Assuming you know where the tile is in the BAT, you can read it's value via n=vram[addr], and re-write it via vram[addr] = n. All in HuC.
It's a cool programming-metaphor, but it's actually (slightly) slower than the dedicated __fastcall functions that do the same thing, so FYI, I removed those vram[] arrays in the new HuC.
But much quicker in assembler....
fill_vram() { / #asm / ....asembler code here ... / #endasm / }
we do things like that quite a bit; the function is callable from HuC, and runs at assembler speed (because it is assembly)
Keep in mind, though, this is assuming you are not using the HuC map functions, and will handle scrolling / re-writing the BAT yourself.
Yep ... HuC is OK, as long as you're using the built-in library functions (written in assembly-language) to do stuff ... but anything that it doesn't directly support is only going to run fast if you write your own optimized assembly language code for it.
Arkhan and TheOldMan have spent a long time learning just what does, and does not, need that kind of optimization in their games.

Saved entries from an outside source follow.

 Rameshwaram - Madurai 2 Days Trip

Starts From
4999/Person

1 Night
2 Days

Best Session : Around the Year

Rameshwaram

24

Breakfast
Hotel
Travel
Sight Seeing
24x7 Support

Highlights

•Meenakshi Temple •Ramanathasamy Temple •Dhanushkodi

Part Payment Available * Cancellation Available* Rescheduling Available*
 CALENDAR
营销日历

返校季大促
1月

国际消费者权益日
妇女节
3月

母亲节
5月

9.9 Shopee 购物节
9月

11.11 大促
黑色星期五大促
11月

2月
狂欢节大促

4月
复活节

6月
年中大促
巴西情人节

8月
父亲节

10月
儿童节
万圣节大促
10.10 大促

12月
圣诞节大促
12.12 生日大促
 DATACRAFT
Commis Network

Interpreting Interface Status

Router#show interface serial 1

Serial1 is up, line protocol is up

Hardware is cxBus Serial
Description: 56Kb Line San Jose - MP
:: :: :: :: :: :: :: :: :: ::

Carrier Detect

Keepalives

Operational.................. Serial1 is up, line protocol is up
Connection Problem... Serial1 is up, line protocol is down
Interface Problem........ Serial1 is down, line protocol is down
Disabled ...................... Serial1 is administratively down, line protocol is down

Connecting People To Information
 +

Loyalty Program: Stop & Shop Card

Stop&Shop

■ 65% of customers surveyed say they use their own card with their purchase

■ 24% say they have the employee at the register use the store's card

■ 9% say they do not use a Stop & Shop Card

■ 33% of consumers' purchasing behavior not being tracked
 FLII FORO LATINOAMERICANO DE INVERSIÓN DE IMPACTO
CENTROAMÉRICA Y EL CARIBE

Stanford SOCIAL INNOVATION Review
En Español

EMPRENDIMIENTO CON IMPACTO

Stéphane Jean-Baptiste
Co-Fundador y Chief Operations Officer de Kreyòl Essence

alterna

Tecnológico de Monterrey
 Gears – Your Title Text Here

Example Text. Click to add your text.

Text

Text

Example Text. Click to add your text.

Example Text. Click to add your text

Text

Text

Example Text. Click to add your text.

As always, please excuse my ignorance but I love hearing and clarifying this stuff.
There's never anything wrong with asking questions!

max 256 tiles per map,
Is this the conflict with vram limitations? My next question could answer this one, but is this why there could be no room in the vram for a single tile additional in the screenies of question?
It's because the map in HuC uses a byte to store the tile number, rather than a 16-bit word/int.
That halves the amount of space needed for the map ... but it means that you're limited to 256 tiles.
And there's no room in the map to store a palette number either, so the palette number to use is looked-up from the tile number, instead of just being a part of the map-data.
It's a design trade-off ... reducing the size of stuff in RAM/HuCard, but causing a limitation in the graphics.
Consider ... 256 16x16 tiles take up 32KB of VRAM ... that probably seemed like a sensible limit when HuC was written.
OTOH ... 256 8x8 tiles only take up 8KB of VRAM, and severely limits the graphic-quality.
Design trade-offs are like that ... there's no one-size-fits-all solution!

max 256x256 map size,
Does that mean 4096 is the max size for a mappy (256x256 16x16 tiles)?
As-in 4096x4096 pixels maximum map size? Well yep ... kind-of.
Except that HuC also has a secondary mechanism for using multiple 256-tile-x-256-tile maps within a 16384-tile-x-16384-tile area.
But that's getting really complicated, and I suspect that you'd be better-off writing your own map functions if you needed large maps like that.
The low-RAM (i.e. HuCard) 4th-gen stuff that I've done used the tile/block/map design.
There the map is still byte-per-entry, but the byte is a block number (0..255).
Each block is then a 4-word 2x2 tile entry, allowing up to 1024 tiles, and allowing each tile in each block to specify its own palette.
Still limited ... but it allows for the reuse of tiles with different palettes, and it allows for more tiles (i.e. better graphics).
But again, it has its own design trade-offs.
BTW ... if you get sneaky, you can use certain map codes to trigger the loading/swapping of the block definitions to work around the 256-block limit.

When you have more RAM, like on the PCE CD, you can use 16-bits per entry in the map, with up to 4096 tiles, and full palette usage ... and then sectorize and compress everything and just decompress the sectors that are close to the player.
That gives you the greatest flexibility ... but it comes at the cost of complex art-tools and runtime code.
with palette defined by the tile number.
So to my previous question, there's not a practical/fast way to flood a screen with a single tile, then change each row's color to create a gradient for a background?
I can't think of a *simple* way, within the design of the HuC library, particularly if you're scrolling the screen.
If you drop down into ASM, you could do a nasty hack ... but if you're writing in ASM, then you'd just redesign the map functions and avoid the limit altogether.
So yeah, you don't even need tiles to make a gradient in the sky, and if you did it that way the gradient wouldn't move together with the BG if it moved vertically, thus making a bit of parallax, but again, I don't know if HuC supports that...
Good point!

That might be the sane way to do something with little cost, but it might need custom assembly-language code and, if so, could easily cause lots of problems with HuC's existing split-screen hblank-interrupt code.
IMHO, it would be a risky thing to try to add to Henshin Engine at this point.